Even if these approval restrictions don’t apply in your case, any product that you sell online to an international audience is subject to local product development legislation. From chemical makeup to packaging design, every aspect of it could be scrutinized, and it’s vital that your business is aware of this inspection to ensure against timely hold-ups.
Another area of special concern should be your use of competitive messaging. While it might be commonplace in America to use phrases such as “best” or “better” to describe a product, some cultures, such as those found in Germany, France and Belgium, are sensitive to such brand comparisons and your message could end up doing more harm than good there. Lastly, check to ensure your promotional engagement tactics, such as rewards clubs, loyalty cards, and sweepstake deals are allowed and approved before deploying them in a foreign territory.
3. Optimize your SEO strategy for local usage
You may already have a local Search Engine Optimization (SEO) strategy in place to attract target customers close in proximity to you. This might include creating content with long-tail keywords such as 'graphic design services near Raleigh, NC' if that’s your niche. Yet, how do you expand that reach to an international audience? The answer is threefold.
First, it’s important to select the right search engine. Yes, Google, Yahoo, and Bing are the three monoliths and all are used worldwide, but not all are ideal for reaching your international market. Especially if you’re targeting a select audience in a niche sector, consider which local search engines they’re most likely to frequent. For a foreign language speaker, English-language search engines can sometimes ping for unrelated content, so localized search engines are often preferred.
Next, to ensure quality content, adjust and localize it for the market you’re looking to reach. It’s not enough to use a generic translator and hope that it brings the message across. Rather, take the time to change your message as required to ensure it makes sense and is appropriate. This might mean leveraging document translation to adjust your white papers or data slicks or going through your blog and social media posts with a fine-toothed comb to eliminate any bias and add clarity.
Lastly, stick with native keywords throughout your SEO strategy. This means it isn’t necessary to translate your existing keywords into their foreign language equivalent. Rather, work with search engine marketers who are native speakers in the language you’re trying to reach, and ask them to help you determine which keywords and phrases would best align with the content you’re delivering.
4. Design your site for globalization
You want your website to be as globally-friendly as possible and while content is still of utmost importance, little details such as the colors and design choices you use can also play a big role in how your web pages are perceived. For instance, some areas, such as the majority of Europe and the Americas, associate the color white with purity and cleanliness.

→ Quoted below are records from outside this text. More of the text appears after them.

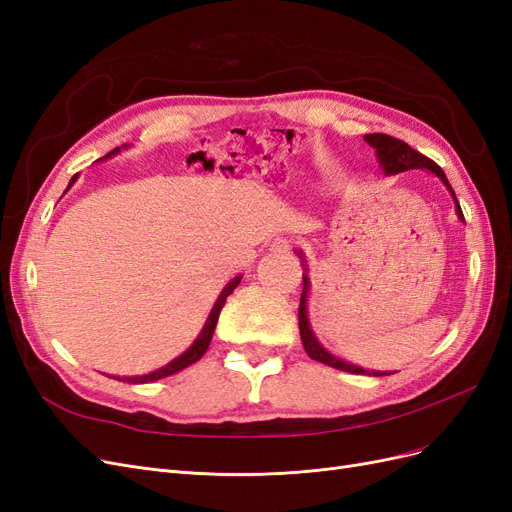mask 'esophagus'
<instances>
[{
    "mask_svg": "<svg viewBox=\"0 0 512 512\" xmlns=\"http://www.w3.org/2000/svg\"><path fill=\"white\" fill-rule=\"evenodd\" d=\"M294 245H297V243H294L292 239H288V237H280V239H275V241H273L271 250H273V252H290Z\"/></svg>",
    "mask_w": 512,
    "mask_h": 512,
    "instance_id": "obj_1",
    "label": "esophagus"
}]
</instances>
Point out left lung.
<instances>
[{
    "label": "left lung",
    "instance_id": "obj_1",
    "mask_svg": "<svg viewBox=\"0 0 512 512\" xmlns=\"http://www.w3.org/2000/svg\"><path fill=\"white\" fill-rule=\"evenodd\" d=\"M365 141L374 147L378 151V158H380V164L384 166V173L386 175H395V173H404V170H412V168H429L436 173L448 190H451L453 198H455V192L451 188V183H448L444 170L429 160L427 156H423V153H418L416 149H412L408 143L399 141V138L395 136H389V134H367ZM457 203V215L463 220V213H461V207H459V200L455 198ZM307 277L303 275V292H301V305H299V331H301V339H303V348L305 352L309 354V359L314 361H320L324 365H331L335 369H344V371H352V374H365L363 367H356V365H350L342 359H337V356L329 354L327 350H324L318 342L316 337L312 333V329H309V320H307Z\"/></svg>",
    "mask_w": 512,
    "mask_h": 512
}]
</instances>
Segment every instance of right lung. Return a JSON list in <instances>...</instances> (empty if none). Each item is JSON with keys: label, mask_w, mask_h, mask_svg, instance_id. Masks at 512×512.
I'll return each mask as SVG.
<instances>
[{"label": "right lung", "mask_w": 512, "mask_h": 512, "mask_svg": "<svg viewBox=\"0 0 512 512\" xmlns=\"http://www.w3.org/2000/svg\"><path fill=\"white\" fill-rule=\"evenodd\" d=\"M115 151H117V149H113L111 153H115ZM111 153H108V156H111ZM108 156H106V158H108ZM72 181H74V177H72ZM72 181H70V183H72ZM239 282H241V275H239V277H235V280H232V282L222 290L220 299H218V303H215V307H213V312H211V316H209V320H207V324H205L203 333L198 335V339H196V342H194L188 350H185L181 356H177L175 361H170L168 365H164L162 369L151 371V374H145V376H132V378H126L123 382H134V384L153 382V380L166 378V376H170V374H177V371H181L183 367H188V365L196 363V361L200 359V356H203V354L207 352V348H209V344H211L213 331H215V324H218V318H220L222 307H224V303H226V299H228V294L235 292V288L239 286Z\"/></svg>", "instance_id": "add662e5"}]
</instances>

Yet, before you integrate a ton of white space into your design to up its minimal appeal, consider that other regions, such as China and Japan, associate the color white with mourning and sadness. In addition to your color selections, check to make sure any symbols or graphics you’re using are appropriate across other cultures as well.
If you are an e-commerce shop with an online purchasing portal, make sure you have currency conversion systems in place to facilitate seamless transactions from anywhere in the world. These often come in the form of exchange rate APIs, and are fairly simple to integrate into your existing portal.
If page loading speeds are an issue, consider making the switch to a Content Delivery Network, or CDN. In short, this is a collection of global web servers. When an international customer clicks on your site, he or she will access it from the closest local server, rather than relying on it to transmit from yours.
5. Leverage social media strategically
Here is where that universal tweet comes into play, and why it’s not a wise idea. Not only could your message be offensive or lost in translation, it could be downright indiscernible and rendered essentially useless. Thus, there are a few guidelines to follow when branching out into international social media territory.
First, if you intend to tweet in a different language, open a separate account for it. That way, you’re not intermingling the two languages and confusing all of your audiences. Yet, not every social media platform works that way. For instance, if YouTube is your preferred platform, you don’t necessarily have to re-do every single video in a foreign language to make it accessible. Simply adding subtitles below the content is likely enough.
Reaching Out and Standing Out: The Cornerstones of International Marketing
Ultimately, globalizing your digital marketing campaign doesn’t have to mean making a major overhaul of your existing content. Rather, it simply means reevaluating what it says, how it’s delivered, and what the reaction could be before you blindly press 'post.' At the end of the day, the overarching goal is user accessibility, and as long as the customer remains top of mind, these five tips can help launch a successful campaign that boosts brand recognition, grows your community, and expands your international reach.